We realised that we needed three different organisations, with different leadership, different goals and separate P&Ls. Today each of our verticals is run by strong leaders that have a clear mandate to make each vertical profitable.
At present, what is your strongest growth driver?
Our biggest growth driver is undoubtedly our Content Creator engine which has ensured that every brand we have bought in 2021 has grown between 200 per cent to 400 per cent in the last year. This strategic moat is proprietary and allows us to cross-sell every new brand to our existing customer base. We have 12 million transacted customers and have a 12-month retention rate of 45-50 per cent. This high new user acquisition coupled with extremely strong repeat behaviour is fuelling our growth.
Our acquisition strategy too, in fact, was not to fuel growth but to fill up all the pieces of our strategic ‘Content Creator Commerce’ puzzle. Every asset was well-thought out for what the synergy will be with the group.
The creator economy is constantly changing in India. How do you ensure it continues to deliver in your ‘Content Creator Commerce’ proposition?
Our mantra is fairly straightforward. Creators along with our content platforms create engaging content. Our content platforms like POPxo, ScoopWhoop etc. then generate organic impressions on social media through this content. In some of these organic impressions, we insert the discovery of our beauty brands. This can lead consumers to our commerce platforms to transact, which enables us to acquire customers cost-effectively.
While this doesn’t change, the type of content that is created, from articles to videos, long-form to short-form, the studio produced to user-generated, or the platforms where they will get consumed, from Web 2.0 to Web 3.0, will keep evolving and we hope to be ahead of the curve there.
On your Brands side of the business, how do you prioritise and balance product innovation and price affordability?
This is something we try to balance every day. As a company, we are committed to ensuring we understand our consumers better than anyone else, and then create highly differentiated products that genuinely solve their needs and problems. If you don’t create a great product, irrespective of the price, the consumer will not buy your product. Thus, product innovation always wins the debate internally at the Good Glamm Group.
Please tell us more about your marketing and brand-building strategies, especially in ecommerce, where brand loyalty is a concern.
The key to building a great brand is high innovation in products and disruptive marketing. As your brand gets stronger, loyalty starts coming in and retention rates get stronger. By being direct-to-consumer, i.e. acquiring the customer on our proprietary platforms, we ensure that we can directly communicate and connect with the customer, which is something most brands cannot do. This drives higher loyalty. But one must continue to invest in brand building.
We are amid an investment winter even though some companies have beaten it. How will you describe your experience?
Undoubtedly funding has slowed down dramatically in 2022, and we expect this to continue in 2023. This is a wonderful time for companies to tighten their ship, focus on making the unit economics very sound and profitable and build the foundation for a solid cash-generative business. This is what every entrepreneur should be focussing on.
What are your plans towards IPO, fundraising or attracting investments for your business?
We are not looking to raise funds currently unless a large acquisition opportunity comes up. We will most likely do a pre-IPO round next year and aim for the IPO end of 2024 or early 2025.
How are you seeing 2023 pan out for your company?
This year is an exciting one for us. We expect the India business to hit profitability. We will be launching in several international markets. And we will also enter the men’s category. All in all, we have much to achieve in 2023.

The problem –
Answer these questions from the interview:
(a) How many transacted customers does the company report having?
(b) Which two content platforms are named as examples?
(c) When does the company aim to hold its IPO?

Given information –

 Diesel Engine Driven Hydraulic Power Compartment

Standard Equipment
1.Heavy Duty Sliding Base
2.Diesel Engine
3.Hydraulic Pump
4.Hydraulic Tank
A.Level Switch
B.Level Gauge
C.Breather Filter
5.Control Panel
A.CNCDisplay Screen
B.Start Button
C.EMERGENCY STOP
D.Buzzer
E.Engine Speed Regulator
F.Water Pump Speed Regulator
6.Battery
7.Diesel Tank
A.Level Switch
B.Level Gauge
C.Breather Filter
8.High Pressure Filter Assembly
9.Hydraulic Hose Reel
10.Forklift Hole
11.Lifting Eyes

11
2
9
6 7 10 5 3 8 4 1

Task solution –
(a) 12 million.
(b) POPxo and ScoopWhoop.
(c) At the end of 2024 or early 2025.